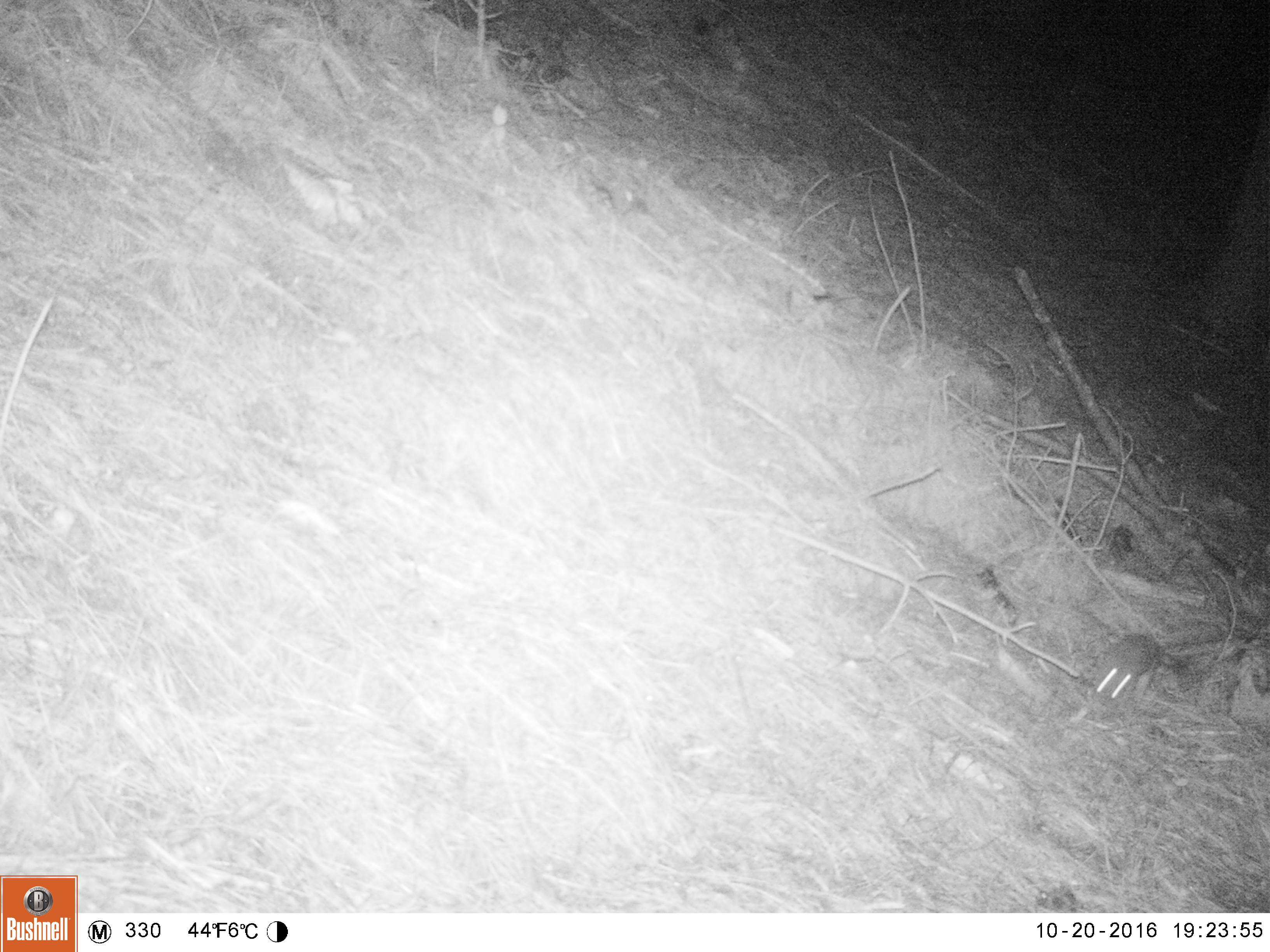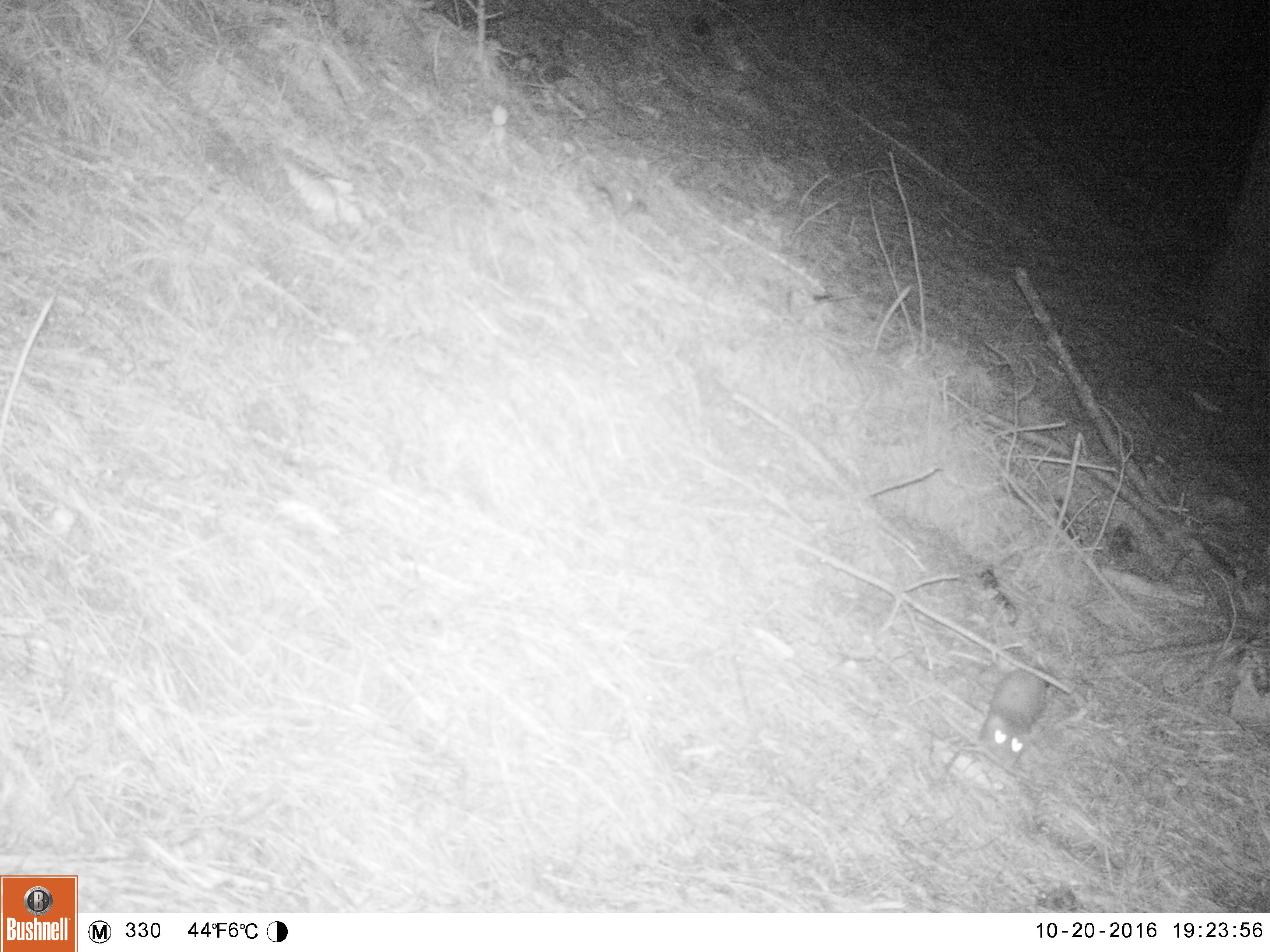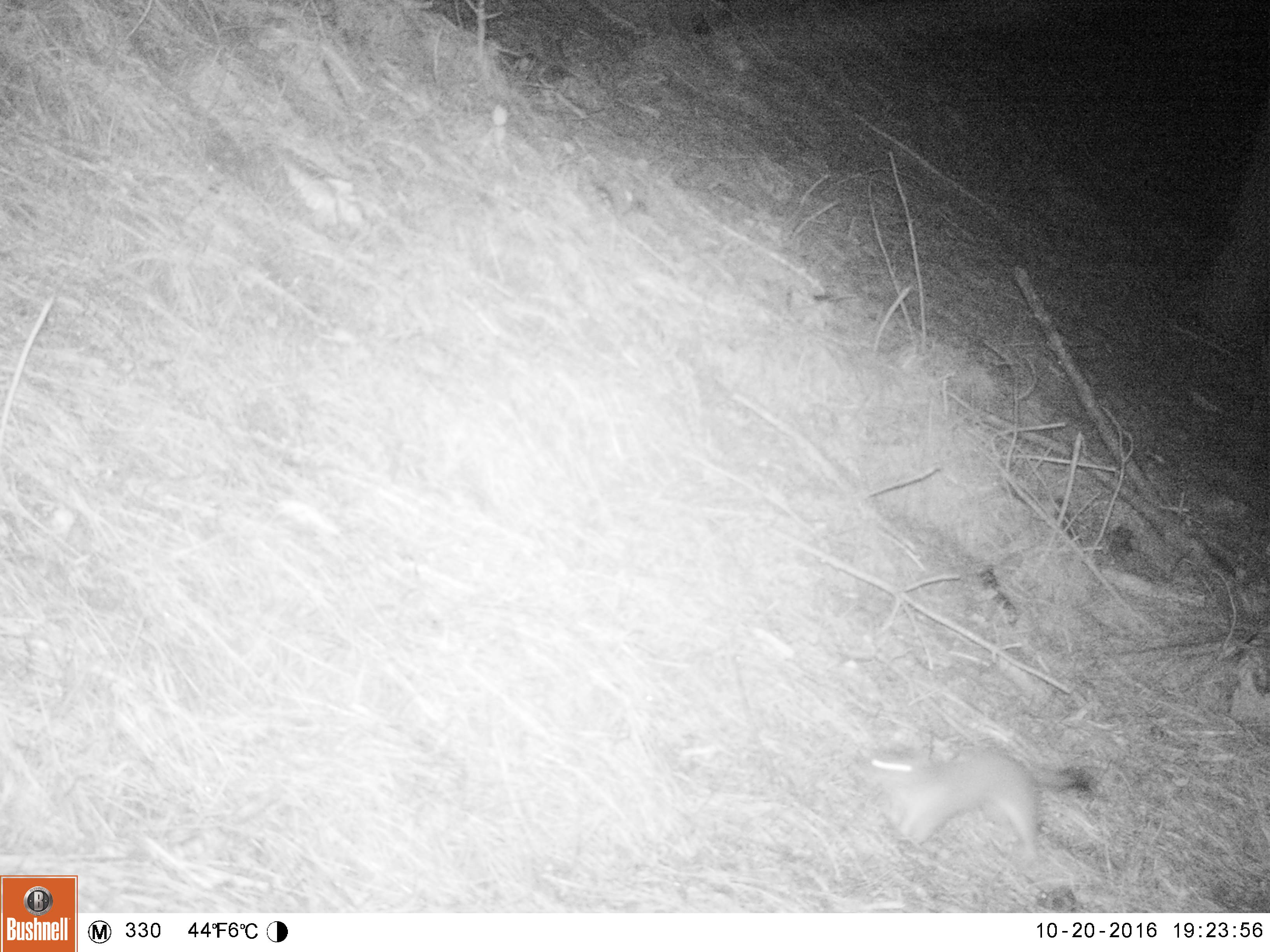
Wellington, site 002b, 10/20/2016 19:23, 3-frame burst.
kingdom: Animalia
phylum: Chordata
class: Mammalia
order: Carnivora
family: Mustelidae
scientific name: Mustelidae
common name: mustelids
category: mustelid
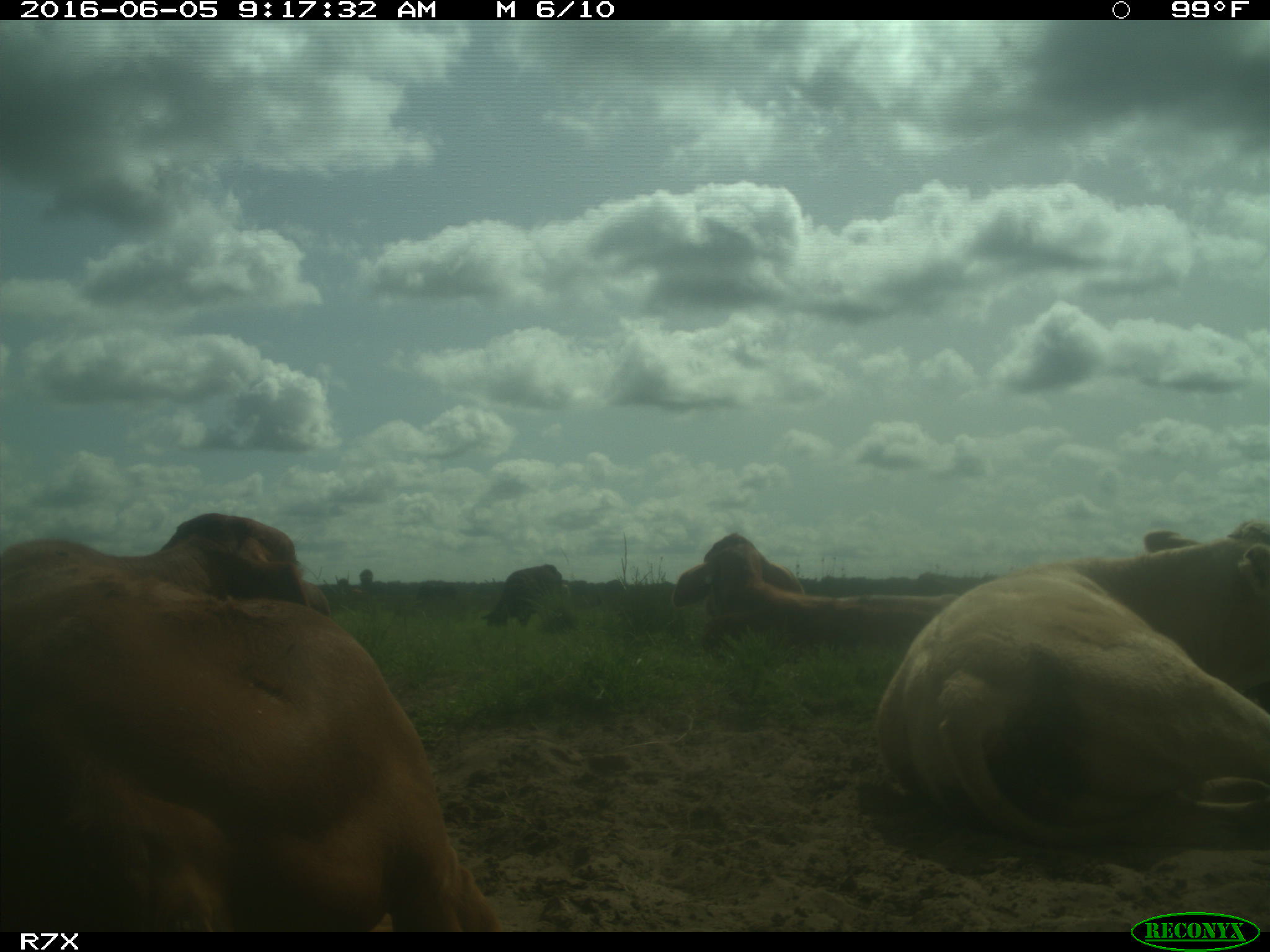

# [Task instructions]
Print every entry exactly; omit the pictures.

# [Task solution]
Wellington, site 002b, 10/20/2016 19:23, 3-frame burst.
kingdom: Animalia
phylum: Chordata
class: Mammalia
order: Carnivora
family: Mustelidae
scientific name: Mustelidae
common name: mustelids
category: mustelid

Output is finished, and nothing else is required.